In fall 2018, Assistant Professor and Associate Chair of Dance Sarah DiPasquale connected visual art and dance in a course for Skidmore students and the Saratoga Bridges community of differently abled adults. The class examined Joan Snyder’s painting Waiting for a Miracle (for Nina and John) (1986) and, in response, developed choreography for an integrative dance, which was performed on December 10, 2018.

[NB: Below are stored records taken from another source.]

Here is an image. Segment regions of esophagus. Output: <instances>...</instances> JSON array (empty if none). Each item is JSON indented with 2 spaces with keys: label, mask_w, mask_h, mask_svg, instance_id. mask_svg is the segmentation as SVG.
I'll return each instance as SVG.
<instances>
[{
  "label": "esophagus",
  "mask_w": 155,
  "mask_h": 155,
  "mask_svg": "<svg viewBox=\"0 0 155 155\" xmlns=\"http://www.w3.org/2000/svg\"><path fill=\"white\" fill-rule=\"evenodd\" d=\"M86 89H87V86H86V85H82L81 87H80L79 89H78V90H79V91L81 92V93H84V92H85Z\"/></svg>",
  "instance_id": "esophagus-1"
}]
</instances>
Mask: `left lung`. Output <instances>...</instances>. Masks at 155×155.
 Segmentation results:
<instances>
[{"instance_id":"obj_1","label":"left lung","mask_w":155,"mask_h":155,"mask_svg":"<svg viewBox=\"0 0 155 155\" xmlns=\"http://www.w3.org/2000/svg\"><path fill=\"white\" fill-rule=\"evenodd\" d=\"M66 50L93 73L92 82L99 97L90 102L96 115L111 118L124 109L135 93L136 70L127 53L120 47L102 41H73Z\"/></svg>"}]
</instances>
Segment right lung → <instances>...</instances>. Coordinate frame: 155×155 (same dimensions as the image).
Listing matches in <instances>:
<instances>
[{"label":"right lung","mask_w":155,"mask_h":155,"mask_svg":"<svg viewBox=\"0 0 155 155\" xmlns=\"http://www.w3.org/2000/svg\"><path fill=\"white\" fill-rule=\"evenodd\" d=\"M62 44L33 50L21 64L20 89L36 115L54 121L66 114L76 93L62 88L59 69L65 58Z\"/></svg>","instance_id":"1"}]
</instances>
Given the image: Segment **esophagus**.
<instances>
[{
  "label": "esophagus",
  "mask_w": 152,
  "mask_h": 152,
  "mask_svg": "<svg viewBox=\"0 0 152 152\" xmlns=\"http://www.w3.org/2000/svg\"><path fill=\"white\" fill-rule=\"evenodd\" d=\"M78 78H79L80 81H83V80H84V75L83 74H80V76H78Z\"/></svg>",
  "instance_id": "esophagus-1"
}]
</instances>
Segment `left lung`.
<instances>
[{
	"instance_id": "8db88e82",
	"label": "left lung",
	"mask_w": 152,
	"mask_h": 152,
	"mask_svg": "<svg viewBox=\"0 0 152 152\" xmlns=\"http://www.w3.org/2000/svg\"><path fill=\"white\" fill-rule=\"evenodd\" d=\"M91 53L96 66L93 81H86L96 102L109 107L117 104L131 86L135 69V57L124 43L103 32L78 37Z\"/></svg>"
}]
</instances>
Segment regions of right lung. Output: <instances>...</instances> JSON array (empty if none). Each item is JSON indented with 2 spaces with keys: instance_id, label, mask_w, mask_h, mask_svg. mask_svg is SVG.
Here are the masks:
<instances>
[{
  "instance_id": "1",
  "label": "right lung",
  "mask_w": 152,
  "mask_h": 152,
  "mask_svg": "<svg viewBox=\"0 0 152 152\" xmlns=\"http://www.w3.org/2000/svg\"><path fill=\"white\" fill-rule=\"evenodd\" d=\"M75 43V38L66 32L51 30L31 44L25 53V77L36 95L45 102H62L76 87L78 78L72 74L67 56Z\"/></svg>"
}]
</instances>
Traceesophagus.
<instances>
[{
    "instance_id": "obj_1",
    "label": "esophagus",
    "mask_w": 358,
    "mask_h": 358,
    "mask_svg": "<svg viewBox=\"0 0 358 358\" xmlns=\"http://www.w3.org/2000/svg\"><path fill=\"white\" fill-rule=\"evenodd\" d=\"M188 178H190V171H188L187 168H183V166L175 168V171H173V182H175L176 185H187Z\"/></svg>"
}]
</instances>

Associate Professor and Chair of Dance
The “Bridges to Skidmore” course was created in 2010 by Associate Dean of the Faculty and Professor of Social Work Crystal Dea Moore as a non-credit-bearing college experience for differently abled adults from the Saratoga Bridges community working together with Skidmore students.(1) In 2017, I redesigned the program to be a dance course and scholarly initiative examining the physical effects and creative processes of integrative dance on this population.(2) In the current course model, individuals from Saratoga Bridges are matched with Skidmore students, and together they engage in an integrative dance experience. As Caroline Kelberman ’17 and I have written, “Integrative dance may be defined as dance that encourages the participation of all individuals, regardless of ability, supporting and celebrating these differences through movement.”(3) The social aspect of dance is essential to the “Bridges to Skidmore” experience. Differently abled people are often socially isolated and identify disability-service users, staff, and family members as friends.(4) For example, people on the autism-spectrum scale commonly experience a deficit in appropriate communication, social empathy, and awareness or sensitivity to others’ emotional experiences.(5) These social insufficiencies may have impacts on the development and maintenance of social relationships, and thus, may lead to social isolation.(6) “Bridges to Skidmore” was designed to meet the needs of differently abled individuals; the structure of the class was established with a conscious objective to create a socially inclusive and integrated dance environment. Profoundly important aspects to this work are the deep and meaningful relationships that form between the participants and their college-student counterparts throughout the semester.